Advantages and Disadvantages of ECC Memory
There is a trade-off between protection against abnormal loss of data and higher cost performance.
Compared with non-ECC memory, because the production of ECC memory modules requires additional hardware, and because the production volume of ECC memory and related system hardware is lower, the price of ECC RAM is usually higher. Motherboards, chipsets, and processors that support ECC may also be more expensive.
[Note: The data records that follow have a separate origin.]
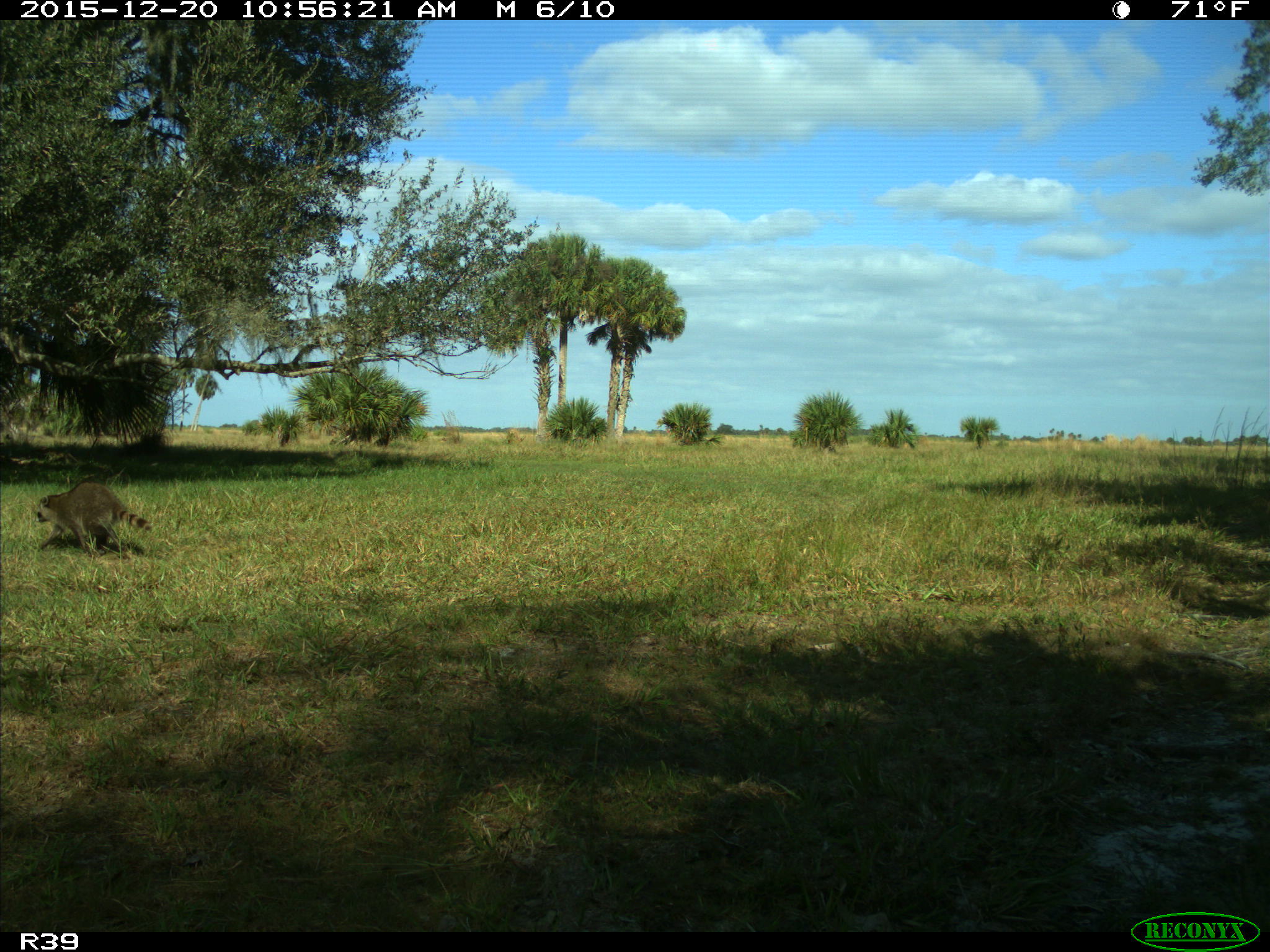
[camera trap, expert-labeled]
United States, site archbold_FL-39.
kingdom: Animalia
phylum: Chordata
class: Mammalia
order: Carnivora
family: Procyonidae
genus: Procyon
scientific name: Procyon lotor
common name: common raccoon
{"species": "Procyon lotor (common raccoon)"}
ECC support varies among motherboard manufacturers, so it may not be recognized at all by ECC-incompatible motherboards. For less critical applications, most motherboards and processors are not designed to support ECC, so prices can be kept lower.
Some boards and processors that support ECC can support unbuffered (unregistered) ECC, but can also be used with non-ECC memory; if ECC RAM is installed, the system firmware enables ECC.
ECC may reduce memory performance by 2-3% on some systems, depending on the application and implementation, because the ECC memory controller requires extra time to perform error checking.
However, modern systems integrate ECC testing into the CPU, as long as no errors are detected, there will not be any additional latency for memory access. ECC-supported memory may cause additional power consumption because of error-correcting circuitry.
This post focuses on ECC memory. You can get the advantages and disadvantages of it after reading this post.